Her mother, too, had an important influence on Florence's education. Corinne Allen had helped establish a free public library in Salt Lake City, was president of the Ladies' Literary Club and a member of the Daughters of the American Revolution, president of the State Federation of Women's Clubs, and one of the founders of the Mothers' Congress, later the P.T.A. Corinne had played piano in college, and after her husband was able to bring one out West for her, she taught Florence to play. She also coached her daughter to participate in a girls' debating society, advising her to "make your point and then sit down."

While her father served in Congress, Florence attended the New Lyme Institute in Ashtabula County directed by her maternal grandfather, Jacob Tuckerman. Her father returned to Utah after one term, and she attended Salt Lake City College. In 1900, at the age of 16, Allen entered Western Reserve University in Cleveland, Ohio, where she was elected president of the freshman class. She wrote verse, performed in plays, and played the piano, but showed her early concern for social justice by writing an editorial calling for the abolition of sororities (even though she belonged to one) and resigning her post as chair of Democratic Women for Newton Baker (later Woodrow Wilson's secretary of war) because he advocated compulsory military service. Allen graduated Phi Beta Kappa in 1904.

That year her family moved to Germany where her father attended the University of Berlin. Until a nerve injury to her arm put an end to a career in music, Florence was studying piano and wrote music reviews for the Musical Courier and the Continental Times. Back in Cleveland by 1906, she taught at the Laurel School for Girls. In addition to classes in Greek, German, geography, grammar and American history, she directed the drama and glee clubs, was music editor for the Cleveland Plain Dealer, and published a book of poetry, Patris, in 1908. Apparently indefatigable, Allen also studied political science and constitutional law at Western Reserve, receiving her M.A. in 1908. At that point, she determined to make law her career.

--- RECORD SET ---
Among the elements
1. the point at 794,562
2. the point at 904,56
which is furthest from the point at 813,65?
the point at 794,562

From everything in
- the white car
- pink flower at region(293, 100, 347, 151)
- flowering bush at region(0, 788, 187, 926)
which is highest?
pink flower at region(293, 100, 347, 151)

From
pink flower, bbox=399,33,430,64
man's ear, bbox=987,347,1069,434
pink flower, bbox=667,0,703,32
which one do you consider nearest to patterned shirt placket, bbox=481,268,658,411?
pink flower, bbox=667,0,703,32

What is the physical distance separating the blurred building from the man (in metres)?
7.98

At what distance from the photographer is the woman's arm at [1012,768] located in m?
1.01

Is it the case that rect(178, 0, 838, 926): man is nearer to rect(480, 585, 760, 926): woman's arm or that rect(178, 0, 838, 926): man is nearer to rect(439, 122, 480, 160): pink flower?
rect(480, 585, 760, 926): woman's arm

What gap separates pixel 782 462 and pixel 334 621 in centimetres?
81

--- REQUEST 1 ---
From the passage about Florence Allen, print the stretch from "While her father" through "Kappa in 1904.".
--- REQUEST 2 ---
In the passage about Florence Allen, what put an end to her career in music?

--- WORKED SOLUTION 1 ---
While her father served in Congress, Florence attended the New Lyme Institute in Ashtabula County directed by her maternal grandfather, Jacob Tuckerman. Her father returned to Utah after one term, and she attended Salt Lake City College. In 1900, at the age of 16, Allen entered Western Reserve University in Cleveland, Ohio, where she was elected president of the freshman class. She wrote verse, performed in plays, and played the piano, but showed her early concern for social justice by writing an editorial calling for the abolition of sororities (even though she belonged to one) and resigning her post as chair of Democratic Women for Newton Baker (later Woodrow Wilson's secretary of war) because he advocated compulsory military service. Allen graduated Phi Beta Kappa in 1904.

--- WORKED SOLUTION 2 ---
A nerve injury to her arm.